Dulaglutide in Patients with Type 2 Diabetes and Reduced Ejection Fraction
Dulaglutide (Trulicity) can be used in patients with type 2 diabetes and reduced ejection fraction (HFrEF), but SGLT2 inhibitors are preferred as first-line therapy for these patients due to their proven cardiovascular benefits in heart failure.

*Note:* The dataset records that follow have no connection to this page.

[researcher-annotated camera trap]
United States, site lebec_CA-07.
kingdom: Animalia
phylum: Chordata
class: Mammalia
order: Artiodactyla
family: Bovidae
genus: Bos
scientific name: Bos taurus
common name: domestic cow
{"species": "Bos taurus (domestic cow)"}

Treatment Algorithm for Type 2 Diabetes with HFrEF
First-line therapy:
- SGLT2 inhibitor with proven cardiovascular benefit 1
- Recommended regardless of baseline HbA1c or individualized HbA1c target
- Reduces risk of worsening heart failure and cardiovascular death
- Improves symptoms, physical limitations, and quality of life
When to consider dulaglutide:
- If SGLT2 inhibitors are contraindicated or not tolerated 1
- In patients with advanced CKD (eGFR <30 mL/min/1.73 m²) 1
- As add-on therapy to SGLT2 inhibitors for additive cardiovascular and renal benefits 1
- If no recent heart failure decompensation 1
Evidence for Dulaglutide in Heart Failure
The American Heart Association and Heart Failure Society of America guideline specifically addresses dulaglutide use in heart failure patients 1:
- GLP-1 receptor agonists (including dulaglutide) should be avoided if there has been recent heart failure decompensation
- Can be considered in stable heart failure patients with no recent decompensation
The REWIND trial 2 demonstrated that dulaglutide reduced major adverse cardiovascular events (MACE) in patients with type 2 diabetes, including those with cardiovascular risk factors. However, it's important to note that:
- The trial showed no significant effect on heart failure hospitalization specifically
- Limited data characterized the type of heart failure, so differential effects by ejection fraction remain unknown
Practical Considerations for Dulaglutide in HFrEF Patients
Dosing:
- Start with the lowest dose (0.75 mg weekly) and titrate gradually to minimize gastrointestinal side effects 3
- Consider dose adjustment in patients with renal impairment 1
Monitoring:
- Monitor for signs of heart failure worsening
- Watch for gastrointestinal adverse effects (nausea, vomiting, diarrhea) 4
- Assess renal function regularly
Combination therapy:
- When using dulaglutide with insulin, reduce insulin dose by approximately 20% to avoid hypoglycemia 3
- Discontinue DPP-4 inhibitors before starting dulaglutide 3
Important Caveats
- SGLT2 inhibitors are preferred first-line therapy for patients with type 2 diabetes and HFrEF 1
- Avoid dulaglutide in patients with recent heart failure decompensation 1
- Consider combination therapy with both SGLT2 inhibitor and dulaglutide for additive cardiovascular and renal benefits in appropriate patients 1
- Dulaglutide has demonstrated cardiovascular benefits but not specifically for heart failure outcomes 2
In summary, while SGLT2 inhibitors should be the first choice for patients with type 2 diabetes and reduced ejection fraction, dulaglutide can be safely used in stable heart failure patients without recent decompensation, particularly when SGLT2 inhibitors are contraindicated or as part of combination therapy for additional glycemic control and cardiovascular risk reduction.